# RECORD EXTRACTS:
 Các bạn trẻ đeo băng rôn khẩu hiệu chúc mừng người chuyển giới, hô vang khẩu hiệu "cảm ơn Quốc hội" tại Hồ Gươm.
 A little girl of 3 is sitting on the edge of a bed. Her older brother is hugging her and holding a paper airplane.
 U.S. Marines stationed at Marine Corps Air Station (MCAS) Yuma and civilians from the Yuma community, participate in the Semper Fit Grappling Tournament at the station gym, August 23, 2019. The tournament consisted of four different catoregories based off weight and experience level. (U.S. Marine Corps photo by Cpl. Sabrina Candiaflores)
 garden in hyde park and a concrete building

---

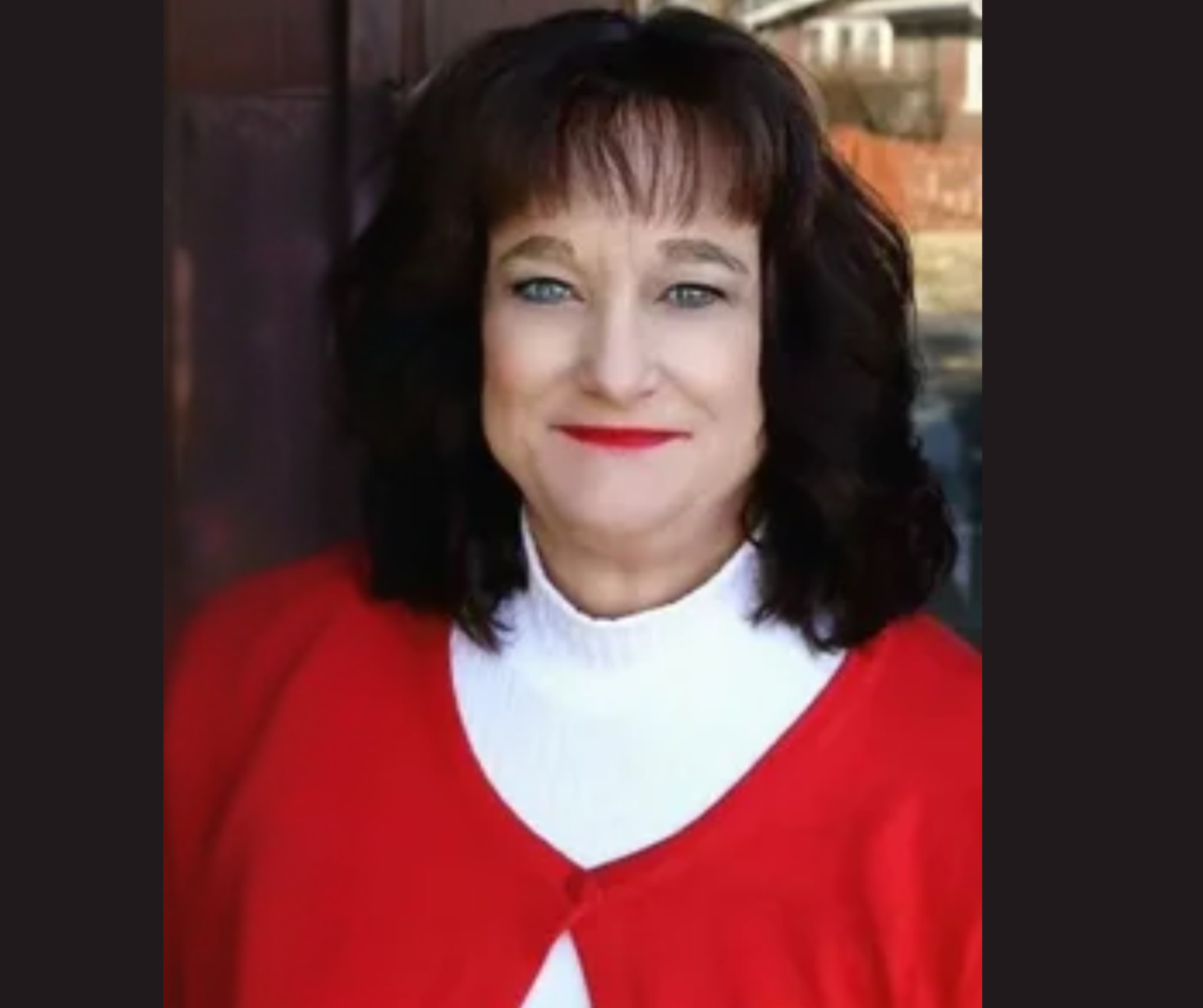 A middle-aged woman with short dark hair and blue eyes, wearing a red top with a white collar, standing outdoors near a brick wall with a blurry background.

# WORK TO BE COMPLETED:
Return only the records in the part that opens with the line containing "Các bạn trẻ" and closes with the line containing "A little girl", editing them so that "paper airplane" becomes "paper boat" and nothing else changes.

# RESPONSE AREA:
 Các bạn trẻ đeo băng rôn khẩu hiệu chúc mừng người chuyển giới, hô vang khẩu hiệu "cảm ơn Quốc hội" tại Hồ Gươm.
 A little girl of 3 is sitting on the edge of a bed. Her older brother is hugging her and holding a paper boat.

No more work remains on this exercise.